Written instruction -> In the passage on Defender for Storage malware scanning, which resource is created in the same resource group as each storage account that has malware scanning enabled?

Passage to read ->
────────────────────────────────────────
Access customer data
The Malware Scanning service requires access to your data to scan your data for malware. During service enablement, a new Data Scanner resource called StorageDataScanner is created in your Azure subscription. This resource is granted with a Storage Blob Data Owner role assignment to access and change your data for malware scanning and sensitive data discovery.
Private Endpoint is supported out-of-the-box
Malware scanning in Defender for Storage is supported in storage accounts that use private endpoints while maintaining data privacy.
Private endpoints provide secure connectivity to your Azure storage services, eliminating public internet exposure, and are considered a best practice.
Set up of malware scanning
When malware scanning is enabled, the following actions automatically take place in your environment:
For each storage account you enable malware scanning on, an Event Grid System Topic resource is created in the same resource group of the storage account - used by the malware scanning service to listen on blob upload triggers. Removing this resource breaks the malware scanning functionality.
To scan your data, the Malware Scanning service requires access to your data. During service enablement, a new Data Scanner resource called
StorageDataScanneris created in your Azure subscription and assigned with a system-assigned managed identity. This resource is granted with the Storage Blob Data Owner role assignment permitting it to access your data for purposes of Malware Scanning and Sensitive Data Discovery.
If your storage account Networking configuration is set to Enable Public network access from selected virtual networks and IP addressed, the
StorageDataScanner resource is added to the Resource instances section under storage account Networking configuration to allow access to scan your data.
If you're enabling malware scanning on the subscription level, a new Security Operator resource called
StorageAccounts/securityOperators/DefenderForStorageSecurityOperator is created in your Azure subscription and assigned with a system-managed identity. This resource is used to enable and repair Defender for Storage and Malware Scanning configuration on existing storage accounts and check for new storage accounts created in the subscription to be enabled. This resource has role assignments that include the specific permissions needed to enable malware scanning.
Malware scanning depends on certain resources, identities, and networking settings to function properly. If you modify or delete any of these, malware scanning will stop working. To restore its normal operation, you can turn it off and on again.
Providing scan results
Malware scanning scan results are available through four methods. After setup, you'll see scan results as blob index tags for every uploaded and scanned file in the storage account, and as Microsoft Defender for Cloud security alerts when a file is identified as malicious.
You may choose to configure extra scan result methods, such as Event Grid and Log Analytics; these methods require extra configuration. In the next section, you'll learn about the different scan result methods.
Blob index tags
Blob index tags are metadata fields on a blob. They categorize data in your storage account using key-value tag attributes. These tags are automatically indexed and exposed as a searchable multi-dimensional index to easily find data. The scan results are concise, displaying Malware Scanning scan result and malware scanning scan time UTC in the blob metadata. Other result types (alerts, events, logs) provide more information on the malware type and file upload operation.
Blob index tags can be used by applications to automate workflows, but aren't tamper-resistant. Read more on setting up response.
────────────────────────────────────────
Dataset content ->
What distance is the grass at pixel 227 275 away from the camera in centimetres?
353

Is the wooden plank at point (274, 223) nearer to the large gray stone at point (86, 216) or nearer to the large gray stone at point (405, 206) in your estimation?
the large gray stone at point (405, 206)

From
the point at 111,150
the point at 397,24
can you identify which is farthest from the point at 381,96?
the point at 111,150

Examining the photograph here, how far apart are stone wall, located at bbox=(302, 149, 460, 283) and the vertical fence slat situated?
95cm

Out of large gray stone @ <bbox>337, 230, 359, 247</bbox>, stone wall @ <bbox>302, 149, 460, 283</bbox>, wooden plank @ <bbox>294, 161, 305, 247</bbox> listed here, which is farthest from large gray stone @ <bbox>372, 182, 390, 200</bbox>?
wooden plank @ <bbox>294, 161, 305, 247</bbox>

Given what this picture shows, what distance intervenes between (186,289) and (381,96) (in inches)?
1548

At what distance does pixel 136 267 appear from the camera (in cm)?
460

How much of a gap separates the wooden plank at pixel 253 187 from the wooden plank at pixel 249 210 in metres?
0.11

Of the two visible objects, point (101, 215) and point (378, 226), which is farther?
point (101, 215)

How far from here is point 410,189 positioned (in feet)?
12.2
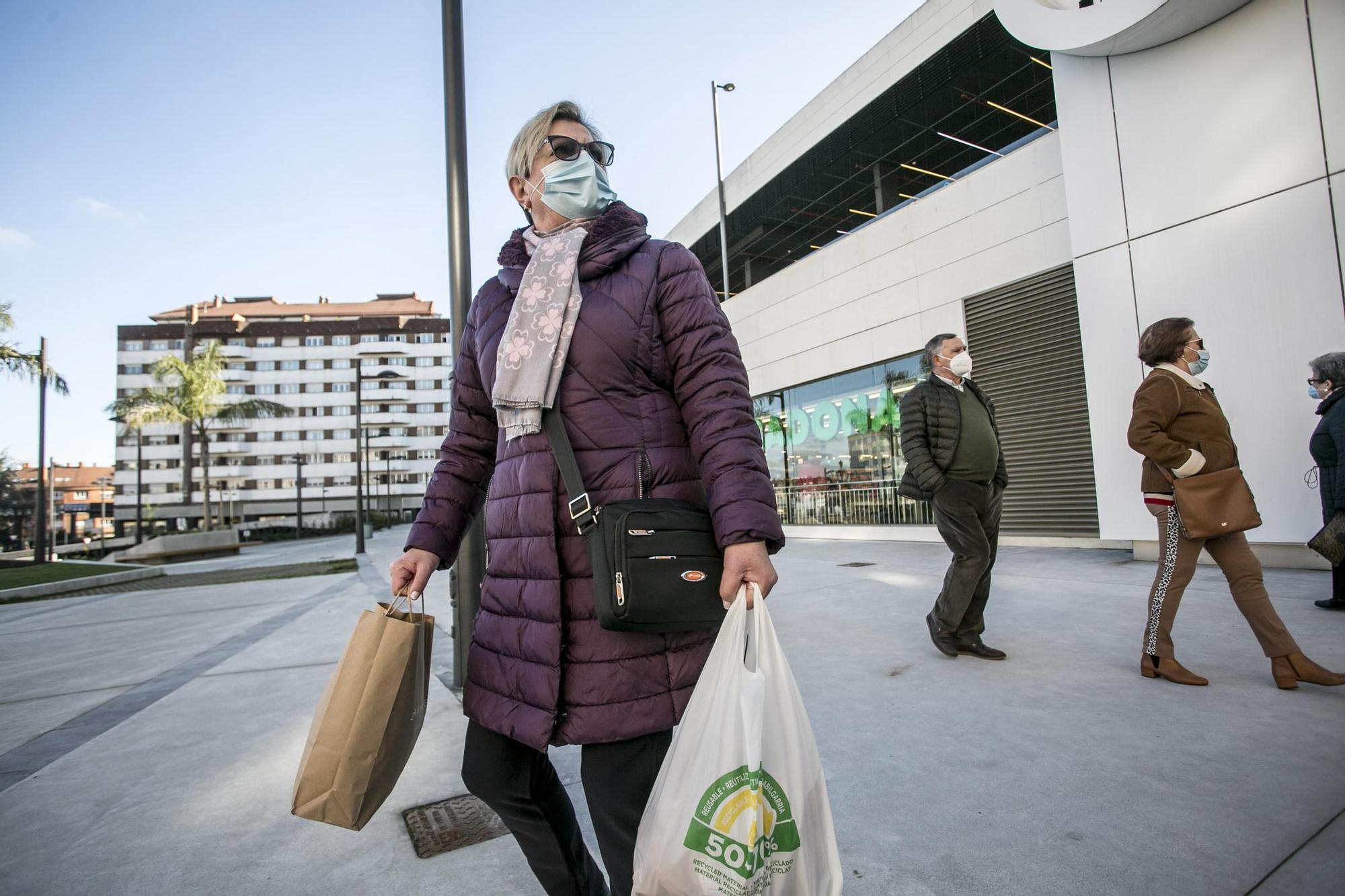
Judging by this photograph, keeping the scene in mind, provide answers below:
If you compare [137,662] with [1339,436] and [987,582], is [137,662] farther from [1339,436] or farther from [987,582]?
[1339,436]

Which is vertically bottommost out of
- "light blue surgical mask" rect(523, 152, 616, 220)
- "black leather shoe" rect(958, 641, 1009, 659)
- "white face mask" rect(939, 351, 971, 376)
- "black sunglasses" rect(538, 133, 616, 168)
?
"black leather shoe" rect(958, 641, 1009, 659)

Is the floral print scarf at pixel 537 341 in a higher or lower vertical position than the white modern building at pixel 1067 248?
lower

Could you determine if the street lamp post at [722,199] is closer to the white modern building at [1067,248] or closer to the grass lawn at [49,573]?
the white modern building at [1067,248]

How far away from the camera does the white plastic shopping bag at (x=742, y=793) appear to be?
45.4 inches

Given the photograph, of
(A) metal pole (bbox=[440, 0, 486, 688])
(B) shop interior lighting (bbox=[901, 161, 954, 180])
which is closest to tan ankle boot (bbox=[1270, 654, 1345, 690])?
(A) metal pole (bbox=[440, 0, 486, 688])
────────────────────────────────────────
Solution for this task -> An Event Grid System Topic resource.